- Passage shown
----

Motive engine of history

The central contention of historical materialism is that history exhibits progress, not of a linear sort but cumulative nonetheless, and that the motive engine of this progress is the struggle over ownership and control of the means of production.

The history of the means of production, then, is the substructure of history, and everything else, including ideological arguments about that history, constitutes a superstructure.

Critics have contended that this is either too vague to be useful or too mechanistic to be plausible.

Political philosophy and the philosophy of history

The way one views the past has consequences for the way one views the future, and accordingly for the platform one adopts as one's own in the present. Carlyle was an advocate of benevolent autocracy, Herbert Spencer of laissez-faire capitalism, Karl Marx of socialism and a communist revolution, and in each case the reasons for that platform were to be found in their respective philosophies of history as described above.

History and education

One common contention among philosophers is that current historical methods are regional, subjective and selective. A better method would tend, where possible, towards a more universal, objective and exhaustive approach.

The philosophy of history is intertwined with the philosophy of education because much of the basic history learned at the elementary level is aligned with regional biases, whether unabashed or inadvertent. In some instances, history is the pure product of propaganda. Either way, history as a discipline has been compromised by adherence to old ways of thinking about its mechanics and purposes.

Further, elementary history is devoid of theory; it is almost purely content-oriented. We are taught "who said what when, who did what when," but not to explore how we verify an event that we did not witness.

For example, how do we know what a given individual said at a specific time if we weren't around to hear him/her? Chances are, we are reading something we believe to have been actually written at the time of the inquiry. But then, how do we know the person who wrote it was really in a position to make an authoritative statement? While this may be easy to do in some circumstances, there are many instances where "facts" can be neither authenticated nor discredited.

Related topics

Philosophy of history explores the classic branches of philosophy — metaphysics, epistemology and axiology — and their implications on the assumptions and methods of historical inquiry.

In addition, the philosophy of history is often interested in the history of philosophy. Its questions might include: How can changes in philosophy be accounted for historically? What drives the development of thought in its historical context? To what degree can philosophical texts from prior historical eras (for instance, the teachings of Heraclitus) even be understood today?

----

[Collected data]

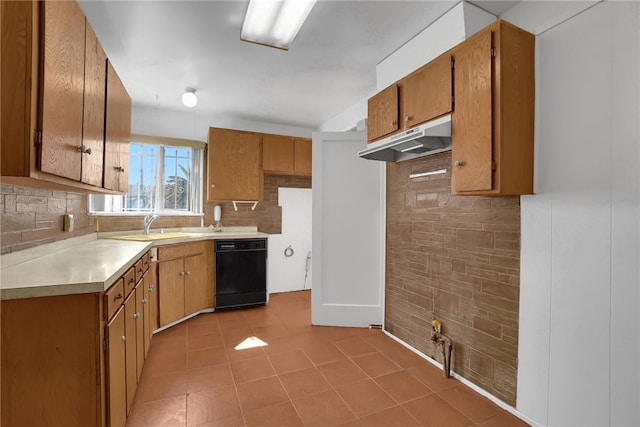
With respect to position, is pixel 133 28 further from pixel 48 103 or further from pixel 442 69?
pixel 442 69

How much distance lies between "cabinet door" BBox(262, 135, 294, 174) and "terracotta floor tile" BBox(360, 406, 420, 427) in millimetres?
3081

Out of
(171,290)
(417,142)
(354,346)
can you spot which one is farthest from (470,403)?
(171,290)

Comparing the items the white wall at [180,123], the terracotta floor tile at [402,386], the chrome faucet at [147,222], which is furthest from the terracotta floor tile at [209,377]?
the white wall at [180,123]

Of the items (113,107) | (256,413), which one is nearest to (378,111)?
(113,107)

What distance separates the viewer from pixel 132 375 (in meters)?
1.75

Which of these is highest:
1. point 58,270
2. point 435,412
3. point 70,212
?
point 70,212

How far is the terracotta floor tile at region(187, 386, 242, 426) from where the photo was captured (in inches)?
68.4

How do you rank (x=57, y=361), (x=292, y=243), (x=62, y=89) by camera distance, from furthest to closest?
(x=292, y=243) → (x=62, y=89) → (x=57, y=361)

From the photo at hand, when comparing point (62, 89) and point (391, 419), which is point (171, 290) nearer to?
point (62, 89)

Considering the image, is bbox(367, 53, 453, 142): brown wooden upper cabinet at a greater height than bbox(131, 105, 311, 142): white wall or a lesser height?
lesser

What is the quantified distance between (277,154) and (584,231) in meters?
3.34

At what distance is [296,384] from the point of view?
2082 mm

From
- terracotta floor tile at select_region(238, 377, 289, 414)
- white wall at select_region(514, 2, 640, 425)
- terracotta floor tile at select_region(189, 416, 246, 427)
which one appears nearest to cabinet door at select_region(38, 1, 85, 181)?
terracotta floor tile at select_region(189, 416, 246, 427)

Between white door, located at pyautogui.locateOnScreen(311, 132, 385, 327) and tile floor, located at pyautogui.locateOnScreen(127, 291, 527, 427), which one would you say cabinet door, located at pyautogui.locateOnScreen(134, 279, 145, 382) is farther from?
white door, located at pyautogui.locateOnScreen(311, 132, 385, 327)
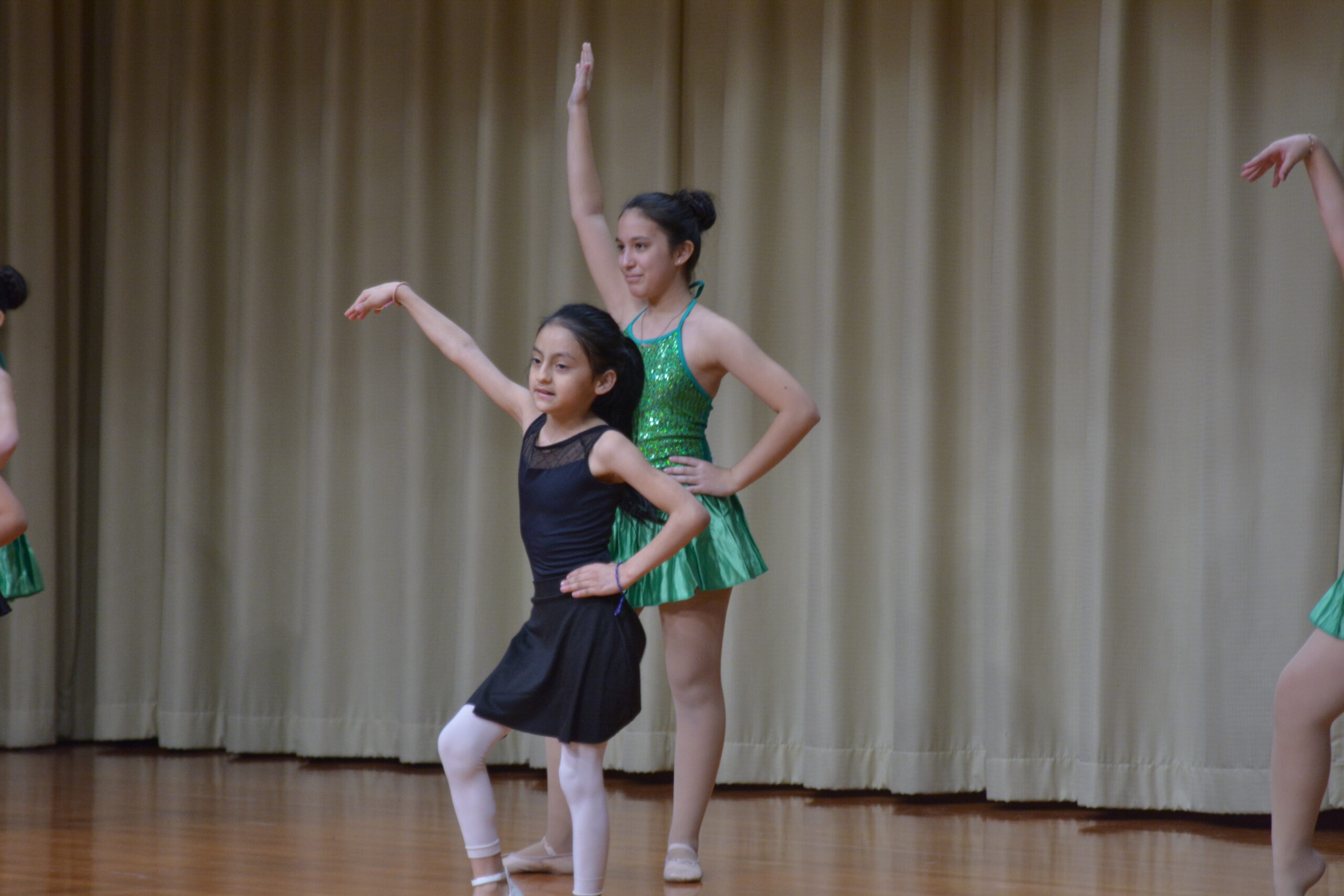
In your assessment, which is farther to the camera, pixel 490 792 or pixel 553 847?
pixel 553 847

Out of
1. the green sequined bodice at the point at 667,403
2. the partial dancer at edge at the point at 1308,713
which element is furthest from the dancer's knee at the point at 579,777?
the partial dancer at edge at the point at 1308,713

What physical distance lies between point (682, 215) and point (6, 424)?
1544mm

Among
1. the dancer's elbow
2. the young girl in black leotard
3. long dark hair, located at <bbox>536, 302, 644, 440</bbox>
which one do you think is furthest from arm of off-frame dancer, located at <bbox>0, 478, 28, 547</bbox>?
long dark hair, located at <bbox>536, 302, 644, 440</bbox>

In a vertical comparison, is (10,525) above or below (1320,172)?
below

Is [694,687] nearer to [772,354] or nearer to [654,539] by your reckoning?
[654,539]

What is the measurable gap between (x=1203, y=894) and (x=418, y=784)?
2.29 metres

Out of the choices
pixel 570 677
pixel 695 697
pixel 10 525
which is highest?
pixel 10 525

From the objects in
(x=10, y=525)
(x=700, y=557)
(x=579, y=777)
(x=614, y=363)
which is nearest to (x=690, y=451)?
(x=700, y=557)

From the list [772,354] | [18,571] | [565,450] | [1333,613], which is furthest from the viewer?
[772,354]

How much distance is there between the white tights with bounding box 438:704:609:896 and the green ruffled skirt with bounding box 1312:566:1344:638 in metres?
1.15

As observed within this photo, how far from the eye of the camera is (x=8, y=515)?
291 cm

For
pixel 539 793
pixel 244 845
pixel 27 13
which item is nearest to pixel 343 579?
pixel 539 793

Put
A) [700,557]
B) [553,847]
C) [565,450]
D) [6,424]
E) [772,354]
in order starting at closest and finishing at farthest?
[565,450], [700,557], [553,847], [6,424], [772,354]

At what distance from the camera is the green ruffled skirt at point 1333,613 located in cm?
211
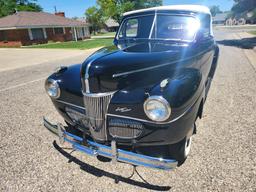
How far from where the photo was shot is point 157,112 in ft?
7.10

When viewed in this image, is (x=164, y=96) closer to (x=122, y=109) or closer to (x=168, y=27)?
(x=122, y=109)

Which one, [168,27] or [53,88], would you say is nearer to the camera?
[53,88]

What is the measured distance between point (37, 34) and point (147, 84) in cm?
3038

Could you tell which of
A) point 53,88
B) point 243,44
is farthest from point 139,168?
point 243,44

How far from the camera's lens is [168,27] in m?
3.67

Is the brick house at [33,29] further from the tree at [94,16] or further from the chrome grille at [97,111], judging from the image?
the chrome grille at [97,111]

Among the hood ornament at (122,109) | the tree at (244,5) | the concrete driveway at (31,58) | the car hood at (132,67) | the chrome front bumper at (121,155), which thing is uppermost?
the tree at (244,5)

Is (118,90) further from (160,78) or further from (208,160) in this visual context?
(208,160)

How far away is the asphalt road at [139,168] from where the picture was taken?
101 inches

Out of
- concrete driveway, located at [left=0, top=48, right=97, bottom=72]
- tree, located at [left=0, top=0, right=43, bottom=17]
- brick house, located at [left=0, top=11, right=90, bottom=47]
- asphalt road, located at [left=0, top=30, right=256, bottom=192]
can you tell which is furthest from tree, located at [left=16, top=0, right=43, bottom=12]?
asphalt road, located at [left=0, top=30, right=256, bottom=192]

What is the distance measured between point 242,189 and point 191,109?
1080 millimetres

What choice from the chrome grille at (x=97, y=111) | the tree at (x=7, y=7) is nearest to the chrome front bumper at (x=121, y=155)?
the chrome grille at (x=97, y=111)

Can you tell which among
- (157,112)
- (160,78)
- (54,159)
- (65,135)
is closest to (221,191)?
(157,112)

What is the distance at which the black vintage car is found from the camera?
2.22m
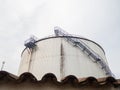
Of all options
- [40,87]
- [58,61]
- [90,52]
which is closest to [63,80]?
[40,87]

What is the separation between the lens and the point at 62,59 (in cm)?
1032

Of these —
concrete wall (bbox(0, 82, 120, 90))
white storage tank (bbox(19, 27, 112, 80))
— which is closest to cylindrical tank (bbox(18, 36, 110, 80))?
white storage tank (bbox(19, 27, 112, 80))

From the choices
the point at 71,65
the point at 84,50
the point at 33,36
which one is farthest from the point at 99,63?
the point at 33,36

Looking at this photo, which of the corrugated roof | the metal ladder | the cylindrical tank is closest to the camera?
the corrugated roof

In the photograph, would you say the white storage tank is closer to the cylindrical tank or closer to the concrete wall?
the cylindrical tank

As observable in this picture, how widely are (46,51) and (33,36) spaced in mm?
2883

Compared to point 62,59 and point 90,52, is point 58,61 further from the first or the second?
point 90,52

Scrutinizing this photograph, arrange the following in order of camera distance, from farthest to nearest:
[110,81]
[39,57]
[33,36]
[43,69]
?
1. [33,36]
2. [39,57]
3. [43,69]
4. [110,81]

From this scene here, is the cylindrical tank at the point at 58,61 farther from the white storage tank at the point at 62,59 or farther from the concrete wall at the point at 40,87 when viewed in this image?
the concrete wall at the point at 40,87

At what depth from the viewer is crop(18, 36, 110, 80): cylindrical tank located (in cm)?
995

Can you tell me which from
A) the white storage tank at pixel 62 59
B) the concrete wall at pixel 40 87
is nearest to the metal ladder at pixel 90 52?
the white storage tank at pixel 62 59

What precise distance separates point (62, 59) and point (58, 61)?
0.27 metres

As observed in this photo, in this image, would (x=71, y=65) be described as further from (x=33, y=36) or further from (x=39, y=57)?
(x=33, y=36)

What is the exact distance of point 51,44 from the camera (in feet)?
37.8
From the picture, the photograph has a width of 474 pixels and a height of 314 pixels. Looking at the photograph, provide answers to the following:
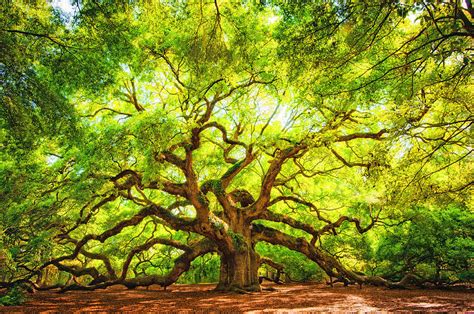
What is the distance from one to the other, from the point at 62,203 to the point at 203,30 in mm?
4540

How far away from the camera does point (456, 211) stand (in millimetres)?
10516

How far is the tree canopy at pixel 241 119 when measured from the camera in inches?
160

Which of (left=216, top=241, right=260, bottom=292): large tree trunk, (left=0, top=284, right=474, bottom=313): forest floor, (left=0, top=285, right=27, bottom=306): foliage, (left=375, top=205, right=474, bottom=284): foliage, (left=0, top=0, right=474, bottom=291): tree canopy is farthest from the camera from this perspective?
(left=375, top=205, right=474, bottom=284): foliage

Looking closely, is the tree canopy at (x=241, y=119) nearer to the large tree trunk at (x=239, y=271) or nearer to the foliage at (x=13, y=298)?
the large tree trunk at (x=239, y=271)

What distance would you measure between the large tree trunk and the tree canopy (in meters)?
0.05

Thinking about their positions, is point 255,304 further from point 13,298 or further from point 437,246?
point 437,246

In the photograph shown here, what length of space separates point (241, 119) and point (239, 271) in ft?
15.4

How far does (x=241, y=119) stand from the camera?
9500 mm

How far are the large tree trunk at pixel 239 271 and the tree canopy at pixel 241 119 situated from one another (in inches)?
1.8

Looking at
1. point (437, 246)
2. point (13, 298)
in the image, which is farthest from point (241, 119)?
point (437, 246)

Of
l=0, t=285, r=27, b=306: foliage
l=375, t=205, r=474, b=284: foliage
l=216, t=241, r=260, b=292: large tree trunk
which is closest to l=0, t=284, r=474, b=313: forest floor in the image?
l=0, t=285, r=27, b=306: foliage

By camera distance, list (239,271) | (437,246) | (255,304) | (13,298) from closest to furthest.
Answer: (255,304)
(13,298)
(239,271)
(437,246)

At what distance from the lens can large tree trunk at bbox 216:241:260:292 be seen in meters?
9.24

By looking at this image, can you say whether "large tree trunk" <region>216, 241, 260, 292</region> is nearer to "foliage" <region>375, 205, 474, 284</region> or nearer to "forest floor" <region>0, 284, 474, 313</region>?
"forest floor" <region>0, 284, 474, 313</region>
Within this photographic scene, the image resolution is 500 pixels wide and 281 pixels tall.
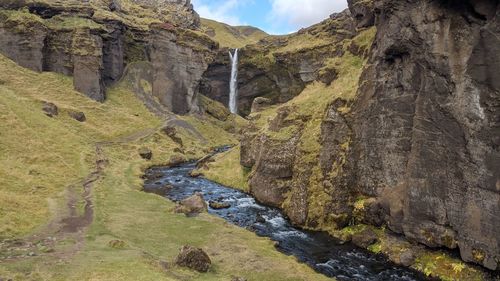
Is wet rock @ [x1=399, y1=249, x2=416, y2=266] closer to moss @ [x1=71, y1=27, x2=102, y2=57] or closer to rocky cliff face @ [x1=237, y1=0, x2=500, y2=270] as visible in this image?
rocky cliff face @ [x1=237, y1=0, x2=500, y2=270]

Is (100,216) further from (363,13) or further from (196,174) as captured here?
(363,13)

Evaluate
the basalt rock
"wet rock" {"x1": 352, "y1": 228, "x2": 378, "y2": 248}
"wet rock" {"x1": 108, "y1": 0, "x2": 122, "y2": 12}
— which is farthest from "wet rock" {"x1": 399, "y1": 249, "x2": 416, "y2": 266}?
"wet rock" {"x1": 108, "y1": 0, "x2": 122, "y2": 12}

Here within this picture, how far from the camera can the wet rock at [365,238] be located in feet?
123

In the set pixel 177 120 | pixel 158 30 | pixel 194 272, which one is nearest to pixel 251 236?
pixel 194 272

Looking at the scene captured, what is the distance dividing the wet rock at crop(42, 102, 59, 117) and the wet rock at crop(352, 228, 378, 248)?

----

- Problems to work on
1: In the passage on the philosophy of history, do these statements agree with it? (a) Carlyle advocated laissez-faire capitalism. (b) Elementary history is almost purely content-oriented. (c) Historical materialism holds that history's progress is linear. Answer yes or no for each and quote the deciding words.
2: According to the passage on the philosophy of history, which classic branches of philosophy does the philosophy of history explore?

- Answers by task
1:
(a) No: "Carlyle was an advocate of benevolent autocracy"
(b) Yes: "elementary history is devoid of theory; it is almost purely content-oriented"
(c) No: "not of a linear sort but cumulative nonetheless"

2: Metaphysics, epistemology and axiology.